Private Lease Legislation for Jefferson National Expansion Memorial No Longer a Threat
November 26, 2008
Possible efforts to place the Jefferson National Expansion Memorial under private control appear to have dissipated after lobbying from Landmarks Association of St. Louis, the National Parks Conservation Association, the Open Space Council and the Missouri Coalition for the Environment, among others. On October 3, Representative William Clay (D-MO) introduced HR 7252, a bill that would have allowed the Secretary of the Interior to lease all or part of the Memorial to the Jefferson National Expansion Memorial Trust, a non-profit established in June by the Danforth Foundation. The bill also would have downgraded the status of the Memorial from a National Historic Landmark (NHL) to individual listing on the National Register of Historic Places with only the Gateway Arch retaining NHL status.
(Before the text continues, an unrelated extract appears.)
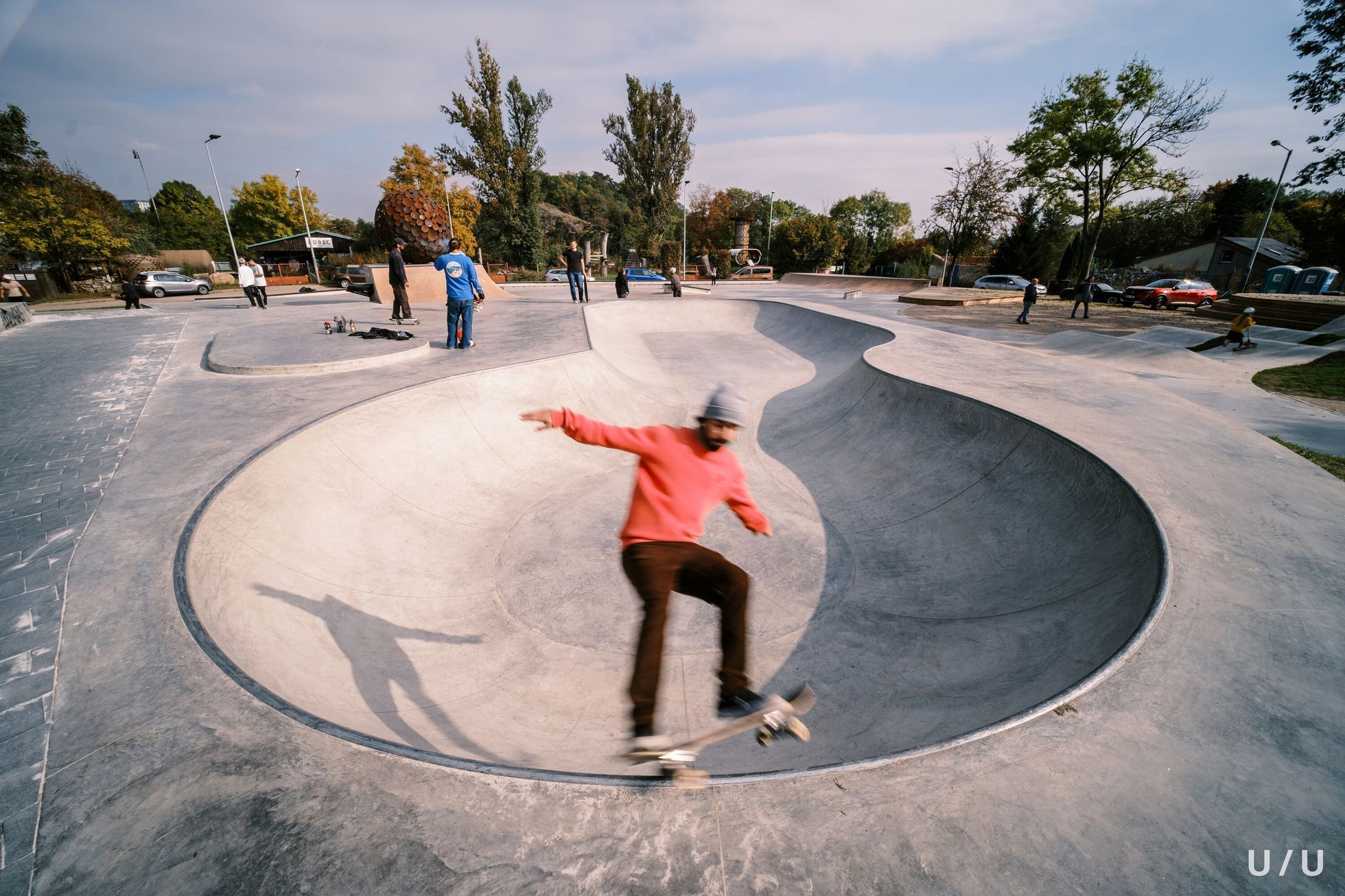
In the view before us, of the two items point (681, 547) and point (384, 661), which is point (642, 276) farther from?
point (681, 547)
The bill's flaws were obvious: the inappropriate and unprecedented lease of an entire national park to a private entity, the removal of NHL status by Congressional fiat and the end-run around the National Park Service's current effort to draft a new General Management Plan for the Memorial based on public input. The draft management plan is due for release in December or January and will be followed by a 45-day public comment period before an official plan is adopted. Such opportunity for further public engagement is crucial before decisions are made about the Memorial's future.
Landmarks and its allies were afraid that a senate companion to Clay's bill would be introduced in the current "lame duck" session of Congress and passed with little notice. Those fears were allayed when Senator Claire McCaskill promised not to introduce a companion and Representative Clay told the press that his bill was dead for now.
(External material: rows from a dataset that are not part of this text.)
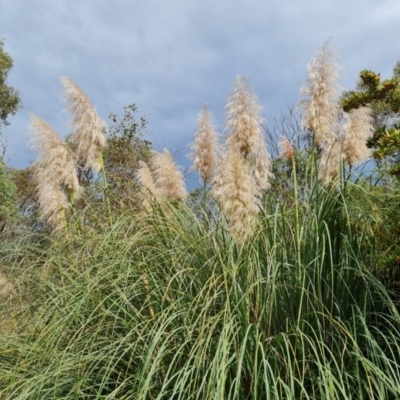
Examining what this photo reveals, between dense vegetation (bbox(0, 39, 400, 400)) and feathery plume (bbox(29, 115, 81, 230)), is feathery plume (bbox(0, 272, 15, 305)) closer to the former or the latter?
dense vegetation (bbox(0, 39, 400, 400))

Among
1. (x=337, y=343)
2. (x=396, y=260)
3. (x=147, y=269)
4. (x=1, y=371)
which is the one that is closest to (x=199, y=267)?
(x=147, y=269)

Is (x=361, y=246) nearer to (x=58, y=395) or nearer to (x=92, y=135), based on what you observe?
(x=58, y=395)

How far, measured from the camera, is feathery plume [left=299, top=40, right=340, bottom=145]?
4031 mm

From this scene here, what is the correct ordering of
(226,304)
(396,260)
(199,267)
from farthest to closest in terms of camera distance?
(199,267) → (396,260) → (226,304)

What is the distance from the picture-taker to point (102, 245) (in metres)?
3.38

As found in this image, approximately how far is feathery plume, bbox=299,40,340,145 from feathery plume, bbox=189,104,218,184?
108 centimetres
On November 18, amid the lobbying effort, Landmarks Association President William Wischmeyer sent the following letter to members of Congress from the St. Louis area:
The Board of Directors of Landmarks Association of St. Louis urges you to commit to holding off pursuit of federal legislation related to the Jefferson National Expansion Memorial.
In January, the National Park Service will publish its Draft Management Plan. The release will be followed by a 45-day public comment period. Later in 2009, the Park Service plans to convene an international design competition to select a design for improving the Memorial. Both of these processes will create time for examination of design ideas and allow for the input of design professionals and the general public.
We laud both the Danforth Foundation and the National Park Service for sparking the public debate and for committing to overcoming the widely-acknowledged urban design challenges that the Memorial faces. However, we do not feel that federal legislation related to the Memorial is appropriate until the draft management plan process and international design competition are complete.
HR 7252 is premature in its call for a very specific management plan and development program. The public comment period and design competition will generate many other ideas that should be given full consideration of all stakeholders. We ask you to support the implementation of the planned public processes for changes to the Memorial.
Landmarks will continue to participate in the planning process, advancing the principles articulated by a resolution that its Board adopted last year calling for open and transparent planning that examined connections between the Memorial and surrounding city. On November 24, the Danforth Foundation announced that it would have difficulty continuing to pledge $50 million for the construction of a new museum on the Memorial grounds. Since the museum plan was driving the legislation that Clay introduced, it seems unlikely that legislative efforts will be a threat in early 2009.